Kelp Forest is on a decline worldwide. Not only that, a Viral infection that is affecting all Sea Stars, are affecting Sea Stars in the Pacific. These Sea stars that are along the coast of California are a natural predator of the Sea Urchins that destroy the Kelp Forest Ecosystem. Part of the reason why these Sea Star are dying might be due to climate change itself, which isn't a California only issue. And as a result, California has to find a way to help the Sea Stars survive the virus, and bring back the natural habitat of the Kelp Forests.
Algae likes to eat fertilizer, aka nitrates/phosphates aka shit, maybe the kelp is declining because we are dumping less sewage into the water. It would be interesting to see how much kelp was around before the 1900s. Everything they are doing in the video is counter to nature balancing itself. Every aquarium hobby'ist knows this. Fighting algae blooms is the eternal struggle. Our ocean policies over the recent years is helping clean the ocean, and the urchins are doing their part by cleaning excess algae. Global warming would actually help increase algae growth if that was the problem. These people are inventing a problem that does not exist and are going around killing urchins who are just doing their job and asking for your money to help them do nothing but pay for their vacation diving around the coast. Here is a very basic tutorial on how to keep a clean ocean ua-cam.com/video/_F9wQQLABYo/v-deo.html
If you think 90% of kelp forests desapearing in only 10 years because of an invasive species that has no predator in that area therefor destroying the equilibrium in the ecossystem is natural you either don't know what you're talking about or you're just dumb
@@joaquimbarbosa896 Urchins are not invasive, they have been there long before any of us. Removing them could cause unintentional consequences. We should focus on keeping the waters clean, and not over fish the areas.
@@PeterDjordjevich Did you even read?

☆ ☆ ☆

*TASKS TO COMPLETE*
A) Answer these from the kelp forest comments:
(i) According to the first comment, what do the Sea Stars along the coast of California naturally prey on?
(ii) What does the second comment call "the eternal struggle"?
(iii) In the comment addressed to @@joaquimbarbosa896, what two things does it say we should focus on?
B) Please reproduce the kelp forest comments word for word, starting with "Kelp Forest is" and going on through "the Kelp Forests.".
C) Summarize the kelp forest comments in two sentences.

*EXTRACTED DATA*

☆ ☆ ☆

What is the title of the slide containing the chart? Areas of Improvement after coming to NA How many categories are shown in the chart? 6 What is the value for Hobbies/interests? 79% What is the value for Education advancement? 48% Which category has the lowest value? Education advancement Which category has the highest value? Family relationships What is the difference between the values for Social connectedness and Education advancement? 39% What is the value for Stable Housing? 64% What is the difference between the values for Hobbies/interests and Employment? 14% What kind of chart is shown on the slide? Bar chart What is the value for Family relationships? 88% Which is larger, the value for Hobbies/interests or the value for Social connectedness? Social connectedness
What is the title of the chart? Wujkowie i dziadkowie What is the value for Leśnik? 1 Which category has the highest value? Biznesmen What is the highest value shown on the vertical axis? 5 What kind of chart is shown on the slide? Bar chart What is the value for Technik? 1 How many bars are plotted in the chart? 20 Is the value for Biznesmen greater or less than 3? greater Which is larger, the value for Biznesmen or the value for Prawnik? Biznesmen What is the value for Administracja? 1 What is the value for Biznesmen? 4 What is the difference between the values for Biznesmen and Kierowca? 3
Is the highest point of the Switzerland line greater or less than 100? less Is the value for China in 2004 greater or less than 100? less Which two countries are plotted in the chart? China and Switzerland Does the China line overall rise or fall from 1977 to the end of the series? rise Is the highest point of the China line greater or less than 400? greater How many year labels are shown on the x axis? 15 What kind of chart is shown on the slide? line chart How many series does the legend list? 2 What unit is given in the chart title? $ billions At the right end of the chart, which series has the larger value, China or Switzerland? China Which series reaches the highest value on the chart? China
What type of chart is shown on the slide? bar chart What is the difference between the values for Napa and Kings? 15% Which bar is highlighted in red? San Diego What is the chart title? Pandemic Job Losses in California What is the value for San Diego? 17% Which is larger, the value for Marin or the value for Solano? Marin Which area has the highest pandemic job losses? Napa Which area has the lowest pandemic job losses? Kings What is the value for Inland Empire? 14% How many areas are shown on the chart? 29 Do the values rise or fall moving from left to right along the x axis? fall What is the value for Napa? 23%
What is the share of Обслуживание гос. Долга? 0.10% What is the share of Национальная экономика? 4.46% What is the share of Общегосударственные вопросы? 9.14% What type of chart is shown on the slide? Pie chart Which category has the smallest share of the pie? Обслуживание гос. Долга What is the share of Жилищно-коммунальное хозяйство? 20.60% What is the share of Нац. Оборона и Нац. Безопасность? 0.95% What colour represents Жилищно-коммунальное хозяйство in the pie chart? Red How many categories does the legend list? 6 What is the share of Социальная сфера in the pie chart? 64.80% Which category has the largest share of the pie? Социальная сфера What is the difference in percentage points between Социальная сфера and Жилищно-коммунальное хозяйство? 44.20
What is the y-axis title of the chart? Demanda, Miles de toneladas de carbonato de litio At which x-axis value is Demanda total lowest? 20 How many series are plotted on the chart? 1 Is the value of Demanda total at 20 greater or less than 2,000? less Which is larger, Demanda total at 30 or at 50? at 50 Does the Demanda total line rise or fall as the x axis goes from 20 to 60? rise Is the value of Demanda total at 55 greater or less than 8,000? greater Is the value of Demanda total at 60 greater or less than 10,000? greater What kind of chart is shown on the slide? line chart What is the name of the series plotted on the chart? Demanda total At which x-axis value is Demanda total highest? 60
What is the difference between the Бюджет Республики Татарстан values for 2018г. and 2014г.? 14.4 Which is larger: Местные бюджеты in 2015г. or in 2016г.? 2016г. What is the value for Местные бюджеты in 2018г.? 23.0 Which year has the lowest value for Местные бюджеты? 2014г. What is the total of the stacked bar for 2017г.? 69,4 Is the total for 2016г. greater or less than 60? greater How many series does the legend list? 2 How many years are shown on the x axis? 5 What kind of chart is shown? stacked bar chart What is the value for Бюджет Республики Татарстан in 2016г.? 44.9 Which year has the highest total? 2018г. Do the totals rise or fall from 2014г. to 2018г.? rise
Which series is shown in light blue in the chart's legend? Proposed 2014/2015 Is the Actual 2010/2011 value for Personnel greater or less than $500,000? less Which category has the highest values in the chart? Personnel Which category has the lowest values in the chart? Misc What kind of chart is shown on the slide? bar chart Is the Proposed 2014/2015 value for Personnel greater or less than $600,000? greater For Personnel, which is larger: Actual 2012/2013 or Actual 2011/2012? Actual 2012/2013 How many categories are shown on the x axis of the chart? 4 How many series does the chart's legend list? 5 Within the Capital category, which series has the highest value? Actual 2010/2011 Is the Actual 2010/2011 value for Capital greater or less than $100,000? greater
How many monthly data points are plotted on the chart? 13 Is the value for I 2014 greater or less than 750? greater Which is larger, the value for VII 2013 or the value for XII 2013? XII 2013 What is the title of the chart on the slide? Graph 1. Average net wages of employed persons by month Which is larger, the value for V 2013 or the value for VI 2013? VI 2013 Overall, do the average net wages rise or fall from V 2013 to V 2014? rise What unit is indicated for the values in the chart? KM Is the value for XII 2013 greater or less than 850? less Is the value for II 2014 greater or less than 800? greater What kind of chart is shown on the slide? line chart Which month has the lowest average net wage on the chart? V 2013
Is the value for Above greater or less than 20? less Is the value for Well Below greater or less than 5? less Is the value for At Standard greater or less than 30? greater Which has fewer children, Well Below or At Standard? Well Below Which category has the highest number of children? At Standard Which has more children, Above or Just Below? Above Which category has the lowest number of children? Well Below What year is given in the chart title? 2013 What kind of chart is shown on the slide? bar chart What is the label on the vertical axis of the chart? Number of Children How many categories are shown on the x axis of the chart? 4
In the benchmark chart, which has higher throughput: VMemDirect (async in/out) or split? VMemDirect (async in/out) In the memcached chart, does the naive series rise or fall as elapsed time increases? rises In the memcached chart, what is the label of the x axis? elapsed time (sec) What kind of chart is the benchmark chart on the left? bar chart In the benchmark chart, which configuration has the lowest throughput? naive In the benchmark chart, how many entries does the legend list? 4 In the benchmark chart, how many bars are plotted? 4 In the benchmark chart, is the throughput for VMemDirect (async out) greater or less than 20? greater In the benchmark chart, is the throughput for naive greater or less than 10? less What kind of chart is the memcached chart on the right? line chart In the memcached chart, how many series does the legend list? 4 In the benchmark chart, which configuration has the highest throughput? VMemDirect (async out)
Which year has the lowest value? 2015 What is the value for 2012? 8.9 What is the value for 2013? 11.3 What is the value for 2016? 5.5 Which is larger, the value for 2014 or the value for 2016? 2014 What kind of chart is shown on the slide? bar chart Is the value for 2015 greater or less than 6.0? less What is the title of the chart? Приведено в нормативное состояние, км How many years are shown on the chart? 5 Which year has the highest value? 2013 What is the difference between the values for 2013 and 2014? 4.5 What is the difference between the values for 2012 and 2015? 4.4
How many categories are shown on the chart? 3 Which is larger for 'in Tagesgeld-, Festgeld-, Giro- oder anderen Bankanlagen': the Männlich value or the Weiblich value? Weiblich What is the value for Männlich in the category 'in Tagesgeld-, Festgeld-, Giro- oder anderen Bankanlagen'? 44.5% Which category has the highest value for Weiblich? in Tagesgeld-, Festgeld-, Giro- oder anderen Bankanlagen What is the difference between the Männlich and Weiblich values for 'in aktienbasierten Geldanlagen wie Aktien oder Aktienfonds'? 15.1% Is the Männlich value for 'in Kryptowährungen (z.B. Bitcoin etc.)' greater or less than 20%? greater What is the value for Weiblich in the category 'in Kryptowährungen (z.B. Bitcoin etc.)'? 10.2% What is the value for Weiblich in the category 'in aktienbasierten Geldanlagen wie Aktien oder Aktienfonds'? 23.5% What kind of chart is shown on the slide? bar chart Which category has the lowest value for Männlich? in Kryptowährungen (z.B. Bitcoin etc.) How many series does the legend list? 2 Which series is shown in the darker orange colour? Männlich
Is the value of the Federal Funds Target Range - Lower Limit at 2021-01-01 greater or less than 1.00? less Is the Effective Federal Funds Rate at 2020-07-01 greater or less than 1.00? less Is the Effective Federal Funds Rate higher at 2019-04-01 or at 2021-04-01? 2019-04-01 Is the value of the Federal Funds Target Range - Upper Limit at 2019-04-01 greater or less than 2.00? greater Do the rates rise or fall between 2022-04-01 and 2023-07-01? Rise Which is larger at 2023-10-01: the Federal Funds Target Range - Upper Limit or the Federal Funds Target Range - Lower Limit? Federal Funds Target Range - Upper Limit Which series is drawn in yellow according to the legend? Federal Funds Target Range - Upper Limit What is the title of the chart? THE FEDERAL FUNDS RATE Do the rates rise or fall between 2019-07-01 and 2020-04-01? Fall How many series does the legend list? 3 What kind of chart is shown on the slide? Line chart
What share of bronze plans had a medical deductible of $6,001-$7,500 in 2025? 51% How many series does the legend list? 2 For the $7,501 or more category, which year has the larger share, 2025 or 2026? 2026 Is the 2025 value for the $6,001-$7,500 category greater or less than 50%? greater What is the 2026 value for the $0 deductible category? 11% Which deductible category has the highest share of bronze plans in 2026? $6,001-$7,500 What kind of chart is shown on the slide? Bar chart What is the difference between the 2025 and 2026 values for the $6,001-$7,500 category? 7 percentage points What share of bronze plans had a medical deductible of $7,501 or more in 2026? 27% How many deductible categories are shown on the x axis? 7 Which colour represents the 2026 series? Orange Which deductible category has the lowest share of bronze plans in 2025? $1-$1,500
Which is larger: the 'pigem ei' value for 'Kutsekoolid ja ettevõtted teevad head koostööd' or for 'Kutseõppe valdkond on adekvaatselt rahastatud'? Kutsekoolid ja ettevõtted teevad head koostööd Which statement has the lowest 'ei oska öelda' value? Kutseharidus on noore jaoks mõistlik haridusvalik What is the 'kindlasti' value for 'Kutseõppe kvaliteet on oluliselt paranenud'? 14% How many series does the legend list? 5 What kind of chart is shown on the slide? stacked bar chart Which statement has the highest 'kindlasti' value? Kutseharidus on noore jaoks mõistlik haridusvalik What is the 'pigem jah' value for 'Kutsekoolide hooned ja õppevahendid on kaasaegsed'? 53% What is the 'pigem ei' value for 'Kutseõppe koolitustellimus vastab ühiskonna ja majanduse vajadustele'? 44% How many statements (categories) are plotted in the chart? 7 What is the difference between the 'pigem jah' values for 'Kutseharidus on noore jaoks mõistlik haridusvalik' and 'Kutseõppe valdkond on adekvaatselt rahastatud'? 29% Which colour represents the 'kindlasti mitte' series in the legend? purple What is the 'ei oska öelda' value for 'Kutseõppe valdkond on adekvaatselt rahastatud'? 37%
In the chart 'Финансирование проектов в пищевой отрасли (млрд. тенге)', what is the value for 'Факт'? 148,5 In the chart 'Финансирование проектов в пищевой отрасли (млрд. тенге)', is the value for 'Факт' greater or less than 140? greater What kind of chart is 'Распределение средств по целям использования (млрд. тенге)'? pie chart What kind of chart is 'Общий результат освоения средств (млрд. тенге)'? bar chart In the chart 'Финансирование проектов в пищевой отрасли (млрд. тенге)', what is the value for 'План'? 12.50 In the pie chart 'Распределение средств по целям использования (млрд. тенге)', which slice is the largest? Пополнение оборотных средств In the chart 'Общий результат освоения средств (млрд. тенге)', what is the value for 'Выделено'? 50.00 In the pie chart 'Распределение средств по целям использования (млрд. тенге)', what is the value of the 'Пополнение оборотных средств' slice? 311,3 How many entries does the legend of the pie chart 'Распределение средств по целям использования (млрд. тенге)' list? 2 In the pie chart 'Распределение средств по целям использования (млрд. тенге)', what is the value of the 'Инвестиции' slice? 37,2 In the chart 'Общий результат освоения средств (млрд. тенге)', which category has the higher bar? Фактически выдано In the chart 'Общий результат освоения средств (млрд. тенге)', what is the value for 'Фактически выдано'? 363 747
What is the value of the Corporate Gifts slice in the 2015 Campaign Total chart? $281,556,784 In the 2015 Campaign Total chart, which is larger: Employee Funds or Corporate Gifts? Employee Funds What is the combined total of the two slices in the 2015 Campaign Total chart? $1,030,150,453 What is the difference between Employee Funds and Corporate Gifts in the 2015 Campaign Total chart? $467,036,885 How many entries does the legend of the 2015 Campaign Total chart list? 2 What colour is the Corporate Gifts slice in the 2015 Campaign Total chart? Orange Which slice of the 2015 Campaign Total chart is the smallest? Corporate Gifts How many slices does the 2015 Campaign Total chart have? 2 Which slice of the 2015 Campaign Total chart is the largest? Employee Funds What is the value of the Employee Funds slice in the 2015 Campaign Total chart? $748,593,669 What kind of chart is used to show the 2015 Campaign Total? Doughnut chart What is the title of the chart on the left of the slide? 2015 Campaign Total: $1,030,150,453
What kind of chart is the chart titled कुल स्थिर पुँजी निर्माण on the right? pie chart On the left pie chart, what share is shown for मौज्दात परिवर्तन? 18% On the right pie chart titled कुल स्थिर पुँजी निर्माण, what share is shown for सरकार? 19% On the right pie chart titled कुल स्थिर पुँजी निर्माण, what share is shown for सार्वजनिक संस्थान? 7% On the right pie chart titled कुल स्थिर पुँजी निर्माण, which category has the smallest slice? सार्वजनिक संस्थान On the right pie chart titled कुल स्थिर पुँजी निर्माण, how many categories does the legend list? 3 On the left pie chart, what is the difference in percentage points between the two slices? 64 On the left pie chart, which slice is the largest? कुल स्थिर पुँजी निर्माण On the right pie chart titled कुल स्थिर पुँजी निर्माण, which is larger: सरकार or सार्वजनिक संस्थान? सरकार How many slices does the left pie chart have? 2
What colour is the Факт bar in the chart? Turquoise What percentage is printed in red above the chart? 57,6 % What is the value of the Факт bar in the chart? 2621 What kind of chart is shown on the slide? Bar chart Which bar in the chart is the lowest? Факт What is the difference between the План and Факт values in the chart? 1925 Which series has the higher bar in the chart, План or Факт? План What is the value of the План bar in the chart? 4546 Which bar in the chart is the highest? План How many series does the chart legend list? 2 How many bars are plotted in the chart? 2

☆ ☆ ☆

*SOLUTIONS PER TASK*
A)
(i) Sea Urchins
(ii) Fighting algae blooms
(iii) Keeping the waters clean and not overfishing the areas

B)
Kelp Forest is on a decline worldwide. Not only that, a Viral infection that is affecting all Sea Stars, are affecting Sea Stars in the Pacific. These Sea stars that are along the coast of California are a natural predator of the Sea Urchins that destroy the Kelp Forest Ecosystem. Part of the reason why these Sea Star are dying might be due to climate change itself, which isn't a California only issue. And as a result, California has to find a way to help the Sea Stars survive the virus, and bring back the natural habitat of the Kelp Forests.

C) The first comment says kelp forests are declining worldwide and that a viral infection is killing the Sea Stars along California's coast, which are natural predators of the Sea Urchins that destroy kelp forests. Later comments argue that urchins are not invasive and are cleaning excess algae, while another commenter counters that kelp forests disappearing by 90% in 10 years is not natural.